Tırmanış, başlangıç noktasındaki dağ kulübesinde bir gece kalış da dahil olmak üzere, iki gün sürer. Tırmanız sonunda 4090 metrelik zirveye ulaşılır. Her yıl dağlarda bir maraton (Climbathon) düzenlenir. Rekor, zirveye yalnızca 2 saat 42 saniyede çıkmayı başaran İngiliz Ian Holmes’a aittir.

Amatörler için tırmanış iki gün sürer. Bir gecelik molada yemekler ve konaklama dağ kulübelerinde sağlanır.

Park merkezinde dağ rehberi, taşıcılar ve tırmanışın başladığı istasyona ulaşıma ilişkin düzenlemeler yapılmaktadır. Kendi olanaklarıyla tırmanmak isteyenler çoklu ortam ve dia gösterilerinin yanı sıra yol haritalarından (bazı yollar diğerleri kadar iyi işaretlendiğinden dikkatli olmalısınız) yararlanabilir.

Bünyesi dirençli olanlar yakındaki soğuk Liwago Nehri’nde yüzebilirler. Küçük ama kapsamlı “Mountain Garden” da, Kinabalu ormanında göreceğiniz bitki topluluğuna ilişkin fikir edinebilirsiniz.

Parktaki fiyatların hafta sonu ve hafta içinde farklı olduğu unutulmamalıdır. Yanınızda dağ sislerine karşı sıcak tutan ve yağmur geçirmeyen giysiler, bir cep feneri, enerji için muz ve çikolata gibi yiyecekler bulundurun. Sabah erkenden yola çıkacaksanız, tırmanış, düz bir yoldan sonra “Timpohon Gate”den başlar.

Tırmanış sırasında bambu korularından (ormanda 40 tür bambu bulunur) meşe, mersin ağacı, defne ağacı ve yosun kaplı çam ağaçlarına doğru değişime dikkat edin. Zirvedeki çorak granit düzlüğe yaklaştıkça ağaçlar daha biçimsizleşip bodurlaşırlar.

“Carson Şelaleleri”ndeki ilk barınak 1951 metrededir. Yolda suibriklerini görmek için en uygun yer 2134 metre yükseklikteki “Second Shelter” dır. Ama bunları toplamanın yasak olduğunu unutmayın.

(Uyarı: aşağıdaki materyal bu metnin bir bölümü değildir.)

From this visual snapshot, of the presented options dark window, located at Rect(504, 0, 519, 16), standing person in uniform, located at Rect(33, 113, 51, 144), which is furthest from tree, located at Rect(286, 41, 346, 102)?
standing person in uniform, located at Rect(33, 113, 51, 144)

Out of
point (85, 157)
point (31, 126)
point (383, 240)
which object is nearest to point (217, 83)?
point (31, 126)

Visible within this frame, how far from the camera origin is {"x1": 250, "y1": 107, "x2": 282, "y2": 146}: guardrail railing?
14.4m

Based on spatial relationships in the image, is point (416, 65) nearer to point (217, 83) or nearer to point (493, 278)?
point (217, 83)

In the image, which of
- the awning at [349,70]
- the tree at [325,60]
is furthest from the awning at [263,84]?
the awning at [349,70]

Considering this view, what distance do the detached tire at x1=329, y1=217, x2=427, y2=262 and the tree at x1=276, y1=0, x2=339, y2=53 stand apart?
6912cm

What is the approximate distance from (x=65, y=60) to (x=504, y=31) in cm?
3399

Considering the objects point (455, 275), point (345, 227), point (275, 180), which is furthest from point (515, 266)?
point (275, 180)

Gece molası için 3353 metre yükseklikte bulunan “Laban Rata Resthouse,  Panar Laban Hut, Waras Hut” ya da “Gunting Lagadan” tesislerinden birini seçebilirsiniz. Malayca’da “Sunu Alanı” anlamına gelen “Panar Laban”da her yıl Kadazan dağcılar, kutsal dağın ruhları için yedi beyaz tavuk ve yedi yumurta sunarlar.

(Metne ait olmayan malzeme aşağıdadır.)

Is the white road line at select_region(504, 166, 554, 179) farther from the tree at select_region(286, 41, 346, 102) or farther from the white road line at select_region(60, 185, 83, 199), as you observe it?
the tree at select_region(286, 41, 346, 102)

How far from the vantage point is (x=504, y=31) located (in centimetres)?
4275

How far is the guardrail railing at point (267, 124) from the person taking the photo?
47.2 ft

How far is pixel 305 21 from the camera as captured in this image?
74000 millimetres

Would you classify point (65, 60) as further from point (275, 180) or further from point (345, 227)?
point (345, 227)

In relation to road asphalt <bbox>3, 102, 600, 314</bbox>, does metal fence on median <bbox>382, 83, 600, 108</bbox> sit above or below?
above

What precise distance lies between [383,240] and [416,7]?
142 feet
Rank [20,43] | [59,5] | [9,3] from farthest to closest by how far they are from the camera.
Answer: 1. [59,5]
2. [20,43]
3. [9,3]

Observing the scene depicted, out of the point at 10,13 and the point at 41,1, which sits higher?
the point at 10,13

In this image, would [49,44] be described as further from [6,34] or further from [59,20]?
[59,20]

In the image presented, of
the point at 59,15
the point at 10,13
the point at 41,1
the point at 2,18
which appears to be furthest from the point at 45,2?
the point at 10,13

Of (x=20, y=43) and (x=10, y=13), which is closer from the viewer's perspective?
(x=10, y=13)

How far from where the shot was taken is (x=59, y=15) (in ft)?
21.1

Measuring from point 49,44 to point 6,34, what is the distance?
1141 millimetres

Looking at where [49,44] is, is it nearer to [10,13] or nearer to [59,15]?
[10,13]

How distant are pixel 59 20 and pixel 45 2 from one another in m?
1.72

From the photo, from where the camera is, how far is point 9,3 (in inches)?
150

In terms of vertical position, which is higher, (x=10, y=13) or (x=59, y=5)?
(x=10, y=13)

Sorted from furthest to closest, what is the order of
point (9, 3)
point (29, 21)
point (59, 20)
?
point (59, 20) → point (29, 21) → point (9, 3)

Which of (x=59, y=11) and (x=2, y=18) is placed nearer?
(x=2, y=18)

Gün doğumunda zirvede olmak için 02.00 civarında kalkmalısınız. Katmanlaşmış ve çukurlaşmış çorak bir granit düzlükte yukarıya doğru ilerleyeceksiniz.3811 metre yüksekliğindeki “Sayat Sayat Huts” zirveden önceki en iyi barınaktır.

Batıya, dokuz zirveden en yükseği olan “Low’s Peak” e (4101 metre) doğru yürüdüğünüzde, hemen kuzeyde “Donkey’s Ears” kayalıkları ve onların arkasında”Ugly Sister” ı görebilirsiniz. Perak’taki başarılı İngiliz Genel Vali Hugh Low zirve düzlüğüne 1851 yılında varmıştı.

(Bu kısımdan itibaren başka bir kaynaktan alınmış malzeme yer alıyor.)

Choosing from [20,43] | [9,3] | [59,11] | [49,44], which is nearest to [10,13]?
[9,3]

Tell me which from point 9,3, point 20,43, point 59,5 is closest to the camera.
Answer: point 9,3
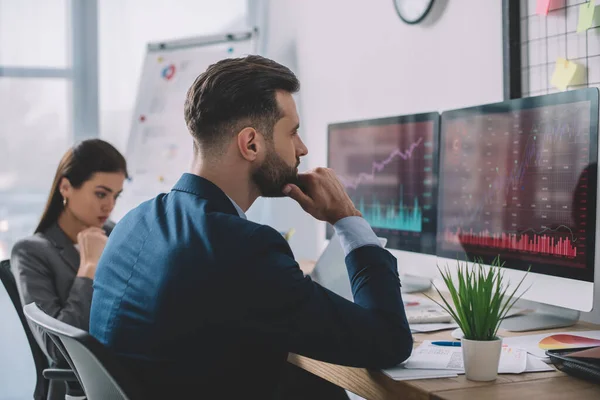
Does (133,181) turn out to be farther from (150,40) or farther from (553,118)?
(553,118)

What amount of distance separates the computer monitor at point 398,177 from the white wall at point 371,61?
266 millimetres

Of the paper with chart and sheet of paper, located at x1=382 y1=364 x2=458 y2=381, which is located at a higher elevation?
the paper with chart

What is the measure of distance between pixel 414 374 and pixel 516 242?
53cm

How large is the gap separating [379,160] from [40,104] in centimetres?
197

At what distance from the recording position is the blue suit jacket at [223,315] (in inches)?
45.8

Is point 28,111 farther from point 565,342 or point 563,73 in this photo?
point 565,342

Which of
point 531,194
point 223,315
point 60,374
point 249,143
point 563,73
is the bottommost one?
point 60,374

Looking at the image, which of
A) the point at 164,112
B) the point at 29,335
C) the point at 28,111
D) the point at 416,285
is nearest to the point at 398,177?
the point at 416,285

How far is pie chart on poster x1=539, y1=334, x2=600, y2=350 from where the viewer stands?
139 cm

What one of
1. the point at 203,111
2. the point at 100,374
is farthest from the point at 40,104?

Yükseklik nefes almanızı zorlaştırsa da, Crocker Sıradağları’na ve daha ilerideki Filipinler’e doğru uzanan manzarayı seyredebilirsiniz. Bölgede çok geçmeden, tecrübeli dağcılar için bile tehlikeli olan kuşluk vakti sisi görülür, bu yüzden zirvede uzun süre kalınmaz.

Dağdaki bitki varlığı arasında 3.800 metre kadar yüksekte bulunabilen 1.200 farklı orkide türü öne çıkar. Ayrıca, bölgede yüzlerce tür eğreltiotu ve 25 farklı ormangülü çeşidinin yanı sıra, 60 meşe ve kestane türü bir arada bulunur. En büyüleyici bitki örtüsü, pembe benekli, etobur suibriğidir.

Su İbriği

Bu bitki: açıldığında yukarı doğru dikilen bir kapağı olan minyatür bir çanak şeklindedir. İbriğin kapağı altındaki nektardan alan böcekler kurtulurken: ibriğin içindeki nektarı almak isteyen böcekler ibriğin içindeki yağmur suyu ve enzimlerin karışımından oluşan sindirim sıvısı içine düşerler ve bu yapışkan, pullu iç bölgeden çıkamazlar ve yavaşça bitki tarafından sindirilirler.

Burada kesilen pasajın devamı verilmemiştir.